*Description of the task*: Copy all entries exactly, and wherever an entry holds a picture, leave that picture out.

*Data*:
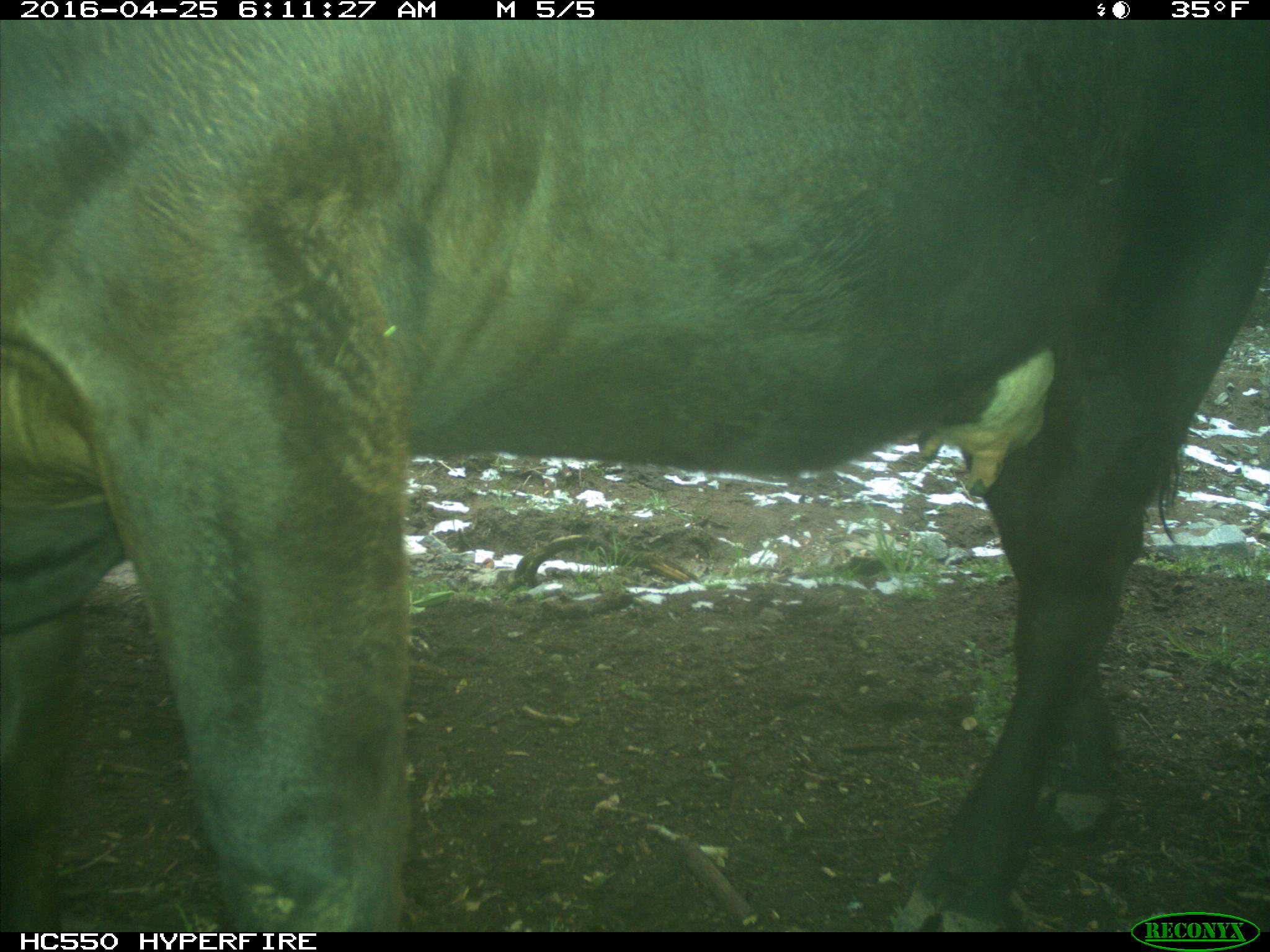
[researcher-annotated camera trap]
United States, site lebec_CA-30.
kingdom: Animalia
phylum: Chordata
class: Mammalia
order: Artiodactyla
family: Bovidae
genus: Bos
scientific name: Bos taurus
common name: domestic cow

*Solved exercise*:
[researcher-annotated camera trap]
United States, site lebec_CA-30.
kingdom: Animalia
phylum: Chordata
class: Mammalia
order: Artiodactyla
family: Bovidae
genus: Bos
scientific name: Bos taurus
common name: domestic cow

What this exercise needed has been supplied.